In deze zaak heeft eiser, geboren op [geboortedatum] en van Turkse nationaliteit, op 27 februari 2024 beroep ingesteld tegen het niet tijdig beslissen op zijn asielaanvraag van 5 april 2022. De staatssecretaris van Justitie en Veiligheid heeft op 22 maart 2024 de asielaanvraag van eiser ingewilligd. De rechtbank heeft eiser op 25 maart 2024 verzocht om binnen twee weken te reageren op het inwilligende besluit, maar eiser heeft geen reactie gegeven.

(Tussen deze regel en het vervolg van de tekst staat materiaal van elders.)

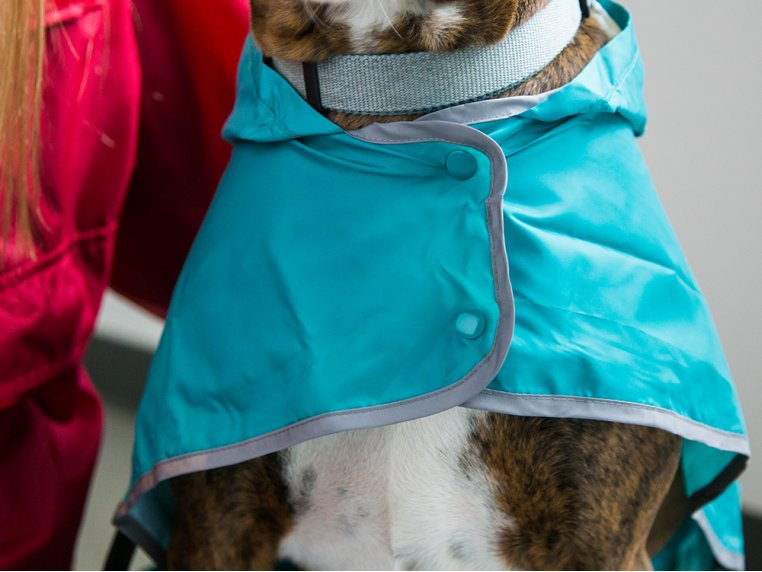 Packable Rain Poncho by RC Pets - 2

De rechtbank heeft besloten om partijen niet uit te nodigen voor een zitting, omdat dit op grond van artikel 8:54 van de Algemene wet bestuursrecht (Awb) niet nodig is. Aangezien de staatssecretaris al een besluit heeft genomen op de asielaanvraag, heeft eiser geen belang meer bij zijn beroep tegen het niet tijdig nemen van een besluit. De rechtbank concludeert dat het beroep niet-ontvankelijk is, omdat eiser geen reactie heeft gegeven op het alsnog genomen besluit, wat betekent dat dit besluit aan het beroep tegemoetkomt.
Desondanks heeft de rechtbank geoordeeld dat eiser recht heeft op een vergoeding voor de proceskosten. De staatssecretaris heeft namelijk niet tijdig op de asielaanvraag beslist, en eiser heeft een geldige ingebrekestelling verstuurd. De rechtbank heeft de staatssecretaris veroordeeld tot betaling van € 437,50 aan proceskostenvergoeding aan eiser, berekend op basis van de ingediende beroepschrift en de geldende tarieven.